IUSSI conference in Brazil

This year we had the most important meeting for ant researchers - the international conference of the IUSSI that takes place only once every four years. This time the conference was hosted by the Brazilian section of IUSSI. We met with many hundreds of social insect researchers in a very nice seaside resort close to São Paulo. Pnina and Eyal represented the lab, and presented results on the population genomic study of Solenopsis fire ants (by Pnina), the behavioral/genetic study of social information transfer in tandem running ants (by Daphna), and the evolutionary study of the Juvenile Hormone Esterases in trophallaxis fluid (by Amir in collaboration with Adria LeBoeuf). There was lots of great social insect science and lots of interactions with colleagues and friends, for both collaboration and fun!

Here are some great photos (by Pnina, of course) of some amazing Brazilian ants from that region:

Minerva School on Sociogenomics

We organized a German-Israeli Minerva School on "New Frontiers in Sociobiology and Sociogenomics" together with Guy Bloch from the Hebrew University, Juergen Gadau from the University of Muenster, and Judith Korb from the University of Freiburg. The School was held in beautiful Hagoshrim in northern Israel for a whole week. Ten German and ten Israeli grad students and postdocs attended the school, which was taught by lecturers from Germany and Israel - see the School's website.
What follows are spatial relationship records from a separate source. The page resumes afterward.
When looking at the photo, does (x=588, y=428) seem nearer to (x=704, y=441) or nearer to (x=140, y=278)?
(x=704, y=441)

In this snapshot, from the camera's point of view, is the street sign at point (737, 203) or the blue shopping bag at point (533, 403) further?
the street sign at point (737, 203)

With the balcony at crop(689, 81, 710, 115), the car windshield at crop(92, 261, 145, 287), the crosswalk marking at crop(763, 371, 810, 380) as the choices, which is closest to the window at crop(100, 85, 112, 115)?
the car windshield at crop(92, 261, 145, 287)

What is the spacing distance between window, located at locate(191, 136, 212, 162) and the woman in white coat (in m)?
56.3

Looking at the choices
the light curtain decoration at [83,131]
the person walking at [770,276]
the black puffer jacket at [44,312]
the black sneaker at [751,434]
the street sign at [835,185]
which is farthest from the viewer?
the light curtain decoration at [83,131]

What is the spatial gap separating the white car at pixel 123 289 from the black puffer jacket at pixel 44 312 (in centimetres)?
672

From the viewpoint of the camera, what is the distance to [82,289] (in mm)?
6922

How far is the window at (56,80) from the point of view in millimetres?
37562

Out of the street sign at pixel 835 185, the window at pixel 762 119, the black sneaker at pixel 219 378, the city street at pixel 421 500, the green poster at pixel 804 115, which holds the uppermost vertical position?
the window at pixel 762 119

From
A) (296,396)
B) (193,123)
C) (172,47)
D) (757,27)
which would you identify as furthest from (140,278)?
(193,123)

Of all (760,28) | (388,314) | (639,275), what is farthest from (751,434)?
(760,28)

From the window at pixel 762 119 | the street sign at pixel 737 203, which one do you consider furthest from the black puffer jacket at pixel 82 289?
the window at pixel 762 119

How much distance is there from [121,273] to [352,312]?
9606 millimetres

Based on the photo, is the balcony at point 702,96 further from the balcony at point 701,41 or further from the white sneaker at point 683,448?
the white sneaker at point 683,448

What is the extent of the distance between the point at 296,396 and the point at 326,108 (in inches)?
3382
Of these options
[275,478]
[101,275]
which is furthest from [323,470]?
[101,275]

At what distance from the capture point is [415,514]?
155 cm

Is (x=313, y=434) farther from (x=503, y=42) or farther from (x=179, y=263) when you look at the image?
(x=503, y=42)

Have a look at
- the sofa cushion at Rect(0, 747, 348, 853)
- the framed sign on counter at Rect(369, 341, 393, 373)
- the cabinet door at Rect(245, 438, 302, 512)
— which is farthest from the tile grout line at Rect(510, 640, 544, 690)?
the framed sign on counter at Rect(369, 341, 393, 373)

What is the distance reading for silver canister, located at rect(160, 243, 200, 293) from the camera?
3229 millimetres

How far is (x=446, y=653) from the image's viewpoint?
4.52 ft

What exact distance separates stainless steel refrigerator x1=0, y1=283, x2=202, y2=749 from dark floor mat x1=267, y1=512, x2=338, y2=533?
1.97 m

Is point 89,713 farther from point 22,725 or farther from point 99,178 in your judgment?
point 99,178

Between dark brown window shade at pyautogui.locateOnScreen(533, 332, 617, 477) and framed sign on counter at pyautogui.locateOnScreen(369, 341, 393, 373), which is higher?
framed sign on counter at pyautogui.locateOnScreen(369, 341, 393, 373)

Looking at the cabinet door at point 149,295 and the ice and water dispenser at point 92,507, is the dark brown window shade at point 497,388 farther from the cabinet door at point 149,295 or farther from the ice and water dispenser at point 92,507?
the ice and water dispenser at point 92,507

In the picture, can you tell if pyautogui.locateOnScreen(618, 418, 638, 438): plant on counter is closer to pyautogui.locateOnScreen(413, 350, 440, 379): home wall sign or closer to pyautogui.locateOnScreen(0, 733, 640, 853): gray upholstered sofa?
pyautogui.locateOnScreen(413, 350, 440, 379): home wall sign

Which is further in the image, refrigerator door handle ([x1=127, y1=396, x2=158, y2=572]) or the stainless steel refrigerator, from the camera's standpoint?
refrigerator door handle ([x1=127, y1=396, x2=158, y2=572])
(Juergen is unfortunately missing in this photo - he took it!)

Rana's odorant receptor paper published

Rana's evolutionary study of the gene family of the odorant receptors (ORs) in ants was published in Genome Biology and Evolution! We found evidence for widespread positive selection following the extensive duplications of ORs in all ant lineages. Positively selected amino acid sites were especially concentrated around the putative ligand binding site, which indicates adaptive evolution of these receptors to recognize more diverse odors. We suggest that ant ORs evolved to recognize new and more diverse vocabulary of pheromones that they use for chemical communication.